The actual point of Art’s post is that moving to the cloud involves considerations beyond cost. True enough, but many IT organizations have yet to move beyond those initial cost calculations.

 

And quite a few of them find cloud economics far from simple. As I wrote back in July, many folks are still challenged by the idea of determining cloud costs, a confusion not helped by the growing array of cloud services and possible use cases for the cloud. Many organizations struggle with the idea of shifting IT expense from capital to operational spending.

 

The best way to determine cloud costs is to enlist the services of an objective third party, advises Ray DePena on the Cloud Computing Journal.

 

DePena, an IBM veteran and well-regarded cloud expert with one of the best LinkedIn bios ever (his current title is American Cloudsmith and Patriot in the Cloud Revolution), says it’s unrealistic to expect IT organizations to provide an unbiased comparison between on-premise and cloud costs. There’s an "inherent conflict of interest when a CEO/CFO asks the CIO to show them how they can migrate significant portions of the IT business unit to an alternative provider."

 

For the same reason, the third party shouldn’t be a vendor, selling either legacy infrastructure or cloud services. A vendor will hardly be "objective," as it has a vested interest in getting IT organizations to open their checkbooks.

 

A third party hopefully will include costs too often omitted in internal analyses, writes DePena, noting he’s seen comparative analyses with no mention of labor costs. Some internal analyses simply compare an on-premise virtual machine to a VM in the cloud and tweak the numbers by creating VM sprawl. DePena writes:

Sure, with a narrow analysis, if you take your $100,000+ system and divide by hundreds or thousands of underutilized VMs, your IT shop may artificially look competitive, though I doubt your CFO will be fooled by such a comparison.

DePena shares perhaps his most important point near the end of his post: If IT organizations want to optimize cloud savings and benefits, they’ll have to change their processes. He writes:

It doesn’t do much good to be able to bring up a VM in seconds or minutes if you have a 4-12 week legacy procurement process that no longer involves acquiring physical hardware, but VMs, while still requiring numerous management and finance approvals for what may be a temporary VM instance (and amount to a small expenditure). In my experience, the process at many enterprises take the same length of time whether it’s a 5 or 50 server purchase. Those processes will have to be re-engineered if one is serious about conducting business in the cloud.

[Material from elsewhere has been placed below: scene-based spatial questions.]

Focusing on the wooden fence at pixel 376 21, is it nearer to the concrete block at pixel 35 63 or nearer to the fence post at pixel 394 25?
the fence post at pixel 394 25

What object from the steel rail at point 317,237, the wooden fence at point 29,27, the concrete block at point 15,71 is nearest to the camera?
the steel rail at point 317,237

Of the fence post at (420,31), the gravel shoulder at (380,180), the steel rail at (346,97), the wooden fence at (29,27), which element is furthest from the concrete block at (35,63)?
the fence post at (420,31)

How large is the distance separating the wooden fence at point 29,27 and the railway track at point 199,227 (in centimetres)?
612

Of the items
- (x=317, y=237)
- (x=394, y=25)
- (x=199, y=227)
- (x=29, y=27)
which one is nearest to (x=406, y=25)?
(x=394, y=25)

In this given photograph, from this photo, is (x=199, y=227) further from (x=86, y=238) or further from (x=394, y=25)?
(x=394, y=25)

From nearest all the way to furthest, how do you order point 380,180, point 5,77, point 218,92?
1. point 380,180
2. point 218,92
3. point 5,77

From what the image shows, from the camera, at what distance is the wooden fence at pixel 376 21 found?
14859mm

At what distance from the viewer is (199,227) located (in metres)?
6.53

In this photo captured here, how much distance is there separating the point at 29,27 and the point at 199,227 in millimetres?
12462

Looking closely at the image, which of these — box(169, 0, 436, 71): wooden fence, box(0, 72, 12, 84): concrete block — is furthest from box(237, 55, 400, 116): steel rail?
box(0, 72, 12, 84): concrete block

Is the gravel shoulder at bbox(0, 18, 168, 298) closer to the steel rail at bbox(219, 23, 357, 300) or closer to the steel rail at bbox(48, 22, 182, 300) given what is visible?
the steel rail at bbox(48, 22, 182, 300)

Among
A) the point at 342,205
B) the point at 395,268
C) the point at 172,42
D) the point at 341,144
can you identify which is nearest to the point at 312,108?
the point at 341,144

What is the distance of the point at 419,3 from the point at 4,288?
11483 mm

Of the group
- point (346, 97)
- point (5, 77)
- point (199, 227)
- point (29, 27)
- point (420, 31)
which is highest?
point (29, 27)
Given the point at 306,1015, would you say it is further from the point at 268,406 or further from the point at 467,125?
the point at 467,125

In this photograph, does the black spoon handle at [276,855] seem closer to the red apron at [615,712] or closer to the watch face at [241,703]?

I got a very similar take from Bernard Golden, CEO of consulting company HyperStratus and author of “Virtualization for Dummies,” when I interviewed him for a story on cloud computing back in 2009.

 

He told me some IT organizations might chafe at process changes required for them to enjoy the benefits of cloud computing. The cloud will call for shifts in processes as basic as budgeting, which will no longer involve submitting funding requests based upon relatively simple hardware and software cost calculations. Said Golden:

If IT organizations want to take advantage of cloud computing, they will have to modify or even jettison many of their existing processes.